Expenses that can be claimed include hiring movers or renting a van to move yourself, breaking a lease, furniture storage, meals and lodging for you and your family while traveling and legal fees and real estate commissions if you have to sell your home.
Work from home expenses
If you are using your house as part of your business — a home office for example — you can claim a deduction for that part of the home that is used to conduct business activities. If you are a homeowner you can claim a portion of your mortgage interest, property taxes and capital cost allowance. If you are a renter you can claim a portion of your monthly rent. You can include in your deduction a share of the utilities, insurance or home maintenance allotted to the area of the house set aside for business use. For each of these expenses you can claim a percentage equal to the percentage of your home that is reserved for business.
You can’t use these items to create a loss that could be deducted against other sources of income, however. Of course, any expenses solely related to the business, such as supplies, travel and client entertainment, are fully deductible. CRA forms T2124 and T2032 contain a guide entitled “Calculation of Business-Use-of-Home Expenses” that will help you calculate your allowable claim.
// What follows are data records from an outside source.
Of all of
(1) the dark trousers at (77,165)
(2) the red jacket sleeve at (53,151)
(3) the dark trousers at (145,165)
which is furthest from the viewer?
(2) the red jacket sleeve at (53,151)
If you rent a property you own or that you have use of, use the T776 tax form to report rental income and claim allowable expenses such as advertising, insurance and interest on money you borrow to buy or improve the property.
Child care tax credit
In most cases, child care expenses for an eligible child must be claimed by the parent with the lower net income for tax purposes. If parents are separated and share custody, each parent may usually claim a portion of the child care costs. Where a medical doctor certifies in writing that the lower-income spouse is incapable of caring for the child due to a physical or mental infirmity, the costs may be claimed by the higher income spouse.
Eligible child care expenses include day-care centres and day nursery schools, some individuals providing child care services, day camps and day sports schools, educational institutions such as private schools (the portion of tuition costs relating to child care services), boarding schools, and overnight sports schools and camps.